EXERCISE OBJECTIVE. Exactly reproduce the lines from the line that has "Among the provided choices" down to the last line of the entries, inclusive.

ENTRIES.
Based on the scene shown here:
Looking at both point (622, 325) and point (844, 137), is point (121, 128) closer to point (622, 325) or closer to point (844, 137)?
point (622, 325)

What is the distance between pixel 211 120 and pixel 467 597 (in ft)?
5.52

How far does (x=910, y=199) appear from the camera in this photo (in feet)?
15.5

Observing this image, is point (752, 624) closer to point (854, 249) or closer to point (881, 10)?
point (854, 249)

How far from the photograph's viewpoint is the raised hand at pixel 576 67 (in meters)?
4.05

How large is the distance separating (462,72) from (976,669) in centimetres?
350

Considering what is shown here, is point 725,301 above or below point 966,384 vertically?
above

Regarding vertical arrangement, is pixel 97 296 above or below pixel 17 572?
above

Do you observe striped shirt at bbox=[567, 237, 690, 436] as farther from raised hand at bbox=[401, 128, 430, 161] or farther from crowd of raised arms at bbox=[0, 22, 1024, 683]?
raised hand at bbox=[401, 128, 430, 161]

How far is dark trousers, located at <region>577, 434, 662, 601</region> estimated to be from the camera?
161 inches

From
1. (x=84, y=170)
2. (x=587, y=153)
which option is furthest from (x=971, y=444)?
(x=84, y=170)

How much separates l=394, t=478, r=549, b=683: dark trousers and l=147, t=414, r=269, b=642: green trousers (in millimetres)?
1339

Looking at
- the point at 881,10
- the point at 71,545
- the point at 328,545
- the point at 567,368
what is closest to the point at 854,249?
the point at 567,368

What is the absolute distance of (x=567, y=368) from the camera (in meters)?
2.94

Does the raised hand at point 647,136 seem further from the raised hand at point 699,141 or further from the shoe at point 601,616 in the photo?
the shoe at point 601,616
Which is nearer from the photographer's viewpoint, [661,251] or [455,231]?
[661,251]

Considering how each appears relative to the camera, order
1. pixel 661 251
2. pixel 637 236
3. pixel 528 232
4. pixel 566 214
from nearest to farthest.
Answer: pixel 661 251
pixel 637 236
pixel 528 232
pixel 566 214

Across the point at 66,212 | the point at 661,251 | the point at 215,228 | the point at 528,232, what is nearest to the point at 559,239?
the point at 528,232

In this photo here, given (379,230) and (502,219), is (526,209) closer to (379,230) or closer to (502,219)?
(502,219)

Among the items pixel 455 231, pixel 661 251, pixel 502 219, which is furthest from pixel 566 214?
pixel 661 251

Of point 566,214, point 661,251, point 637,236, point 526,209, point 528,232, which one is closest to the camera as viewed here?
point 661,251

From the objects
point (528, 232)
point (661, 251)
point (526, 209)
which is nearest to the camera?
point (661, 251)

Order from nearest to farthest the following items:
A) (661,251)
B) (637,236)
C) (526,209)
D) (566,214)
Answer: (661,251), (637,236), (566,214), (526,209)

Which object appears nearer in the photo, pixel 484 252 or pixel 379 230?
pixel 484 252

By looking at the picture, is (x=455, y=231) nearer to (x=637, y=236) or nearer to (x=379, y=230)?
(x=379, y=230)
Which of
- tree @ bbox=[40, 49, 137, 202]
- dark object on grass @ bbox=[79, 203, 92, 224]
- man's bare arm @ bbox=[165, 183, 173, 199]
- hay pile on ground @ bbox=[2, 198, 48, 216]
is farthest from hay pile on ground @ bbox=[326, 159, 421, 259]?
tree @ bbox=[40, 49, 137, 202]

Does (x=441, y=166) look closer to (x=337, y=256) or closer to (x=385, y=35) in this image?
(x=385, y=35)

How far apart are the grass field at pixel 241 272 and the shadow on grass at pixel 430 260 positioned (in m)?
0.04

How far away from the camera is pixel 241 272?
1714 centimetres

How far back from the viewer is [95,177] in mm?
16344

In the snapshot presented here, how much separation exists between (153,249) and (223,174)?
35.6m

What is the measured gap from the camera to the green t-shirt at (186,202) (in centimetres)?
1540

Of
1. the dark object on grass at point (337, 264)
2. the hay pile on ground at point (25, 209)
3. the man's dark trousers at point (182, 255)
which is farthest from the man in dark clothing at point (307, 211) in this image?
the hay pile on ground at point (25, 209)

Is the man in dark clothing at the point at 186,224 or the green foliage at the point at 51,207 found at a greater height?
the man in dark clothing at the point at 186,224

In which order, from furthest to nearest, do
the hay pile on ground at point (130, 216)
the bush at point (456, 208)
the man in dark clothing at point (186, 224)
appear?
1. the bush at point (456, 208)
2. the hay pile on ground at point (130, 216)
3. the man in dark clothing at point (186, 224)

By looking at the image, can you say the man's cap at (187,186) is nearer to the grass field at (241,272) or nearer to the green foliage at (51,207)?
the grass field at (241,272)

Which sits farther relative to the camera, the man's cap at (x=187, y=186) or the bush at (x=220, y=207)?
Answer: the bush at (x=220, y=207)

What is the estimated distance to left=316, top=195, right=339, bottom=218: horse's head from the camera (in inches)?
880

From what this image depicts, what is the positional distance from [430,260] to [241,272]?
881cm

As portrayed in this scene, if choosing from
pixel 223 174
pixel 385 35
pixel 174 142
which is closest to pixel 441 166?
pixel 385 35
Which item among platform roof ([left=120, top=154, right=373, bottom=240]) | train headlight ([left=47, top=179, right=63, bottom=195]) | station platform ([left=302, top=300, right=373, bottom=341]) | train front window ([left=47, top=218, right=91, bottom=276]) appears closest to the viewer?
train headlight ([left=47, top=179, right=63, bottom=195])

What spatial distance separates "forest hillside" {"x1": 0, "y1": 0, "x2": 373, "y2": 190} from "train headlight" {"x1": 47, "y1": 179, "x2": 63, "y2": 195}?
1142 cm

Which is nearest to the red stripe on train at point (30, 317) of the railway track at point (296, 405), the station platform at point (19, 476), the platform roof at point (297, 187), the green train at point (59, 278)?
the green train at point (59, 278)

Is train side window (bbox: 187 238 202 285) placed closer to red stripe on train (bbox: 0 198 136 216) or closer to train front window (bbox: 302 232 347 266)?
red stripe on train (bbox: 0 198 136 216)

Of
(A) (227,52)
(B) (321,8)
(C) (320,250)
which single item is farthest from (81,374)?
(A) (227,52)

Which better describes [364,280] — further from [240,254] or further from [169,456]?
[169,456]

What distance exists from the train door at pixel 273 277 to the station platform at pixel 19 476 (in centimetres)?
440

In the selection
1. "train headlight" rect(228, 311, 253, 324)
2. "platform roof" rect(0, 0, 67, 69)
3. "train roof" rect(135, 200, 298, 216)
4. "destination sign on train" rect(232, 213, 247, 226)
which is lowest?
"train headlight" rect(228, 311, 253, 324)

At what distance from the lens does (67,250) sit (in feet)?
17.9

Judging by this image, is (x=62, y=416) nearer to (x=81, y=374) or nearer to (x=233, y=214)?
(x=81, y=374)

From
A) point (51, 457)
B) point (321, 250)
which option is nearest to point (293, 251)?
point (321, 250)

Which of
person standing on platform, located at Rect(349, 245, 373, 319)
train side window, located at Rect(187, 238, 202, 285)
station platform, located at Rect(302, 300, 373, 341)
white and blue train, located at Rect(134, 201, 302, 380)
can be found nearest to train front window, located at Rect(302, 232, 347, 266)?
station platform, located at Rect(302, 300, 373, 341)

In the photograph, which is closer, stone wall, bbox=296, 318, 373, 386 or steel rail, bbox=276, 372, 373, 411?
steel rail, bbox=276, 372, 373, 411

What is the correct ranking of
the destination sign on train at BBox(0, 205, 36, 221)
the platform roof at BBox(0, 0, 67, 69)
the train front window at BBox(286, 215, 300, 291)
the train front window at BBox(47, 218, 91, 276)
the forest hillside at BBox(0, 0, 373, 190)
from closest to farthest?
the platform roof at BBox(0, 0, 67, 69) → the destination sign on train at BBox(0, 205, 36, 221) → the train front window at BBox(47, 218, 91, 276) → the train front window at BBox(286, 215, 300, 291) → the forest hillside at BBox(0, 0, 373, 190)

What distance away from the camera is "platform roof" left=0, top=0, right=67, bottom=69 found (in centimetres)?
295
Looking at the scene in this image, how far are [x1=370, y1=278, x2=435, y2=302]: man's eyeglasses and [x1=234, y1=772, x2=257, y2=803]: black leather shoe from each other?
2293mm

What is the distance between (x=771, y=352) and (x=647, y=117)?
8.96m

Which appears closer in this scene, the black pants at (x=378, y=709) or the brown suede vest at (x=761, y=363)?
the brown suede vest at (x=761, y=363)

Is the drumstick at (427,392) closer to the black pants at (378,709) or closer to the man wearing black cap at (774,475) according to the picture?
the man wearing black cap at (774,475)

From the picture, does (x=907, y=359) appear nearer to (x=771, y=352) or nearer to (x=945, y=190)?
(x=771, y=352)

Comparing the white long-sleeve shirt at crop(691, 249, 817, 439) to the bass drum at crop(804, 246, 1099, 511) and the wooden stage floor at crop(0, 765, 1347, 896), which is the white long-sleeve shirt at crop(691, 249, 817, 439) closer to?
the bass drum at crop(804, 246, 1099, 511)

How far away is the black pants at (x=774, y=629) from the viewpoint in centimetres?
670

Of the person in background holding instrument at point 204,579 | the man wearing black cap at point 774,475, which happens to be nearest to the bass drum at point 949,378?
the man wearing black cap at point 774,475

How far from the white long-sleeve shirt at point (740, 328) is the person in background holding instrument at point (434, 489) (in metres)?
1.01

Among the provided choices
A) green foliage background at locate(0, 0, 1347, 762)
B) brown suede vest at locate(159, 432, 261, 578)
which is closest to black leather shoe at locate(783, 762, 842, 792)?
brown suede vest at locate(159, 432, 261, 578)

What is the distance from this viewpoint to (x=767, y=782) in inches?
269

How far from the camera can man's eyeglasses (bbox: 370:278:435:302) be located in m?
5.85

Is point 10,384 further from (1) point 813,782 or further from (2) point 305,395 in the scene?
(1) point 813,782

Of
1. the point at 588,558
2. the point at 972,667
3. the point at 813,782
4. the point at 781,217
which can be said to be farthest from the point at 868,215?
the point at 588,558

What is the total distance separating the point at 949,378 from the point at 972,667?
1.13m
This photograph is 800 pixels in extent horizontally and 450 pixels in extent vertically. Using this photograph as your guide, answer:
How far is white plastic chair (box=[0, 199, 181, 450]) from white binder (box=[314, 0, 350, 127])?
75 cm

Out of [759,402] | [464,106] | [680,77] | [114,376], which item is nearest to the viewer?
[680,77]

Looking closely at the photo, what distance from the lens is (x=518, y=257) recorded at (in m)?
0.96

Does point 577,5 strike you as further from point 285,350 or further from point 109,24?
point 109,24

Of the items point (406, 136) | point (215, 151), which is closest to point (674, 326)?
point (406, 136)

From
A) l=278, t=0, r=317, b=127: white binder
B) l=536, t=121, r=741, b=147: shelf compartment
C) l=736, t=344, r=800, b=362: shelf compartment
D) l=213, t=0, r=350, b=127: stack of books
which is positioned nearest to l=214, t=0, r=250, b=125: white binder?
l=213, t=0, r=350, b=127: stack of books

CORRECT OUTPUT.
Among the provided choices
A) green foliage background at locate(0, 0, 1347, 762)
B) brown suede vest at locate(159, 432, 261, 578)
which is closest to black leather shoe at locate(783, 762, 842, 792)?
brown suede vest at locate(159, 432, 261, 578)

What is the distance from this viewpoint to (x=767, y=782) in inches?
269

How far from the camera can man's eyeglasses (bbox: 370:278:435:302) be located in m?
5.85

Is point 10,384 further from (1) point 813,782 or further from (2) point 305,395 in the scene?
(1) point 813,782

Of
1. the point at 588,558
2. the point at 972,667
3. the point at 813,782
4. the point at 781,217
which can be said to be farthest from the point at 868,215?
the point at 588,558

What is the total distance separating the point at 949,378 from the point at 972,667?
1.13m
This photograph is 800 pixels in extent horizontally and 450 pixels in extent vertically. Using this photograph as your guide, answer:
How far is white plastic chair (box=[0, 199, 181, 450]) from white binder (box=[314, 0, 350, 127])?
75 cm

Out of [759,402] | [464,106] | [680,77] | [114,376], which item is nearest to the viewer?
[680,77]

Looking closely at the photo, what distance from the lens is (x=518, y=257) recorded at (in m)?
0.96

Does point 577,5 strike you as further from point 285,350 or further from point 109,24?
point 109,24

Of the items point (406, 136) | point (215, 151), which is closest to point (674, 326)?
point (406, 136)

From
A) l=278, t=0, r=317, b=127: white binder
B) l=536, t=121, r=741, b=147: shelf compartment
C) l=736, t=344, r=800, b=362: shelf compartment
D) l=213, t=0, r=350, b=127: stack of books
which is positioned nearest to l=214, t=0, r=250, b=125: white binder?
l=213, t=0, r=350, b=127: stack of books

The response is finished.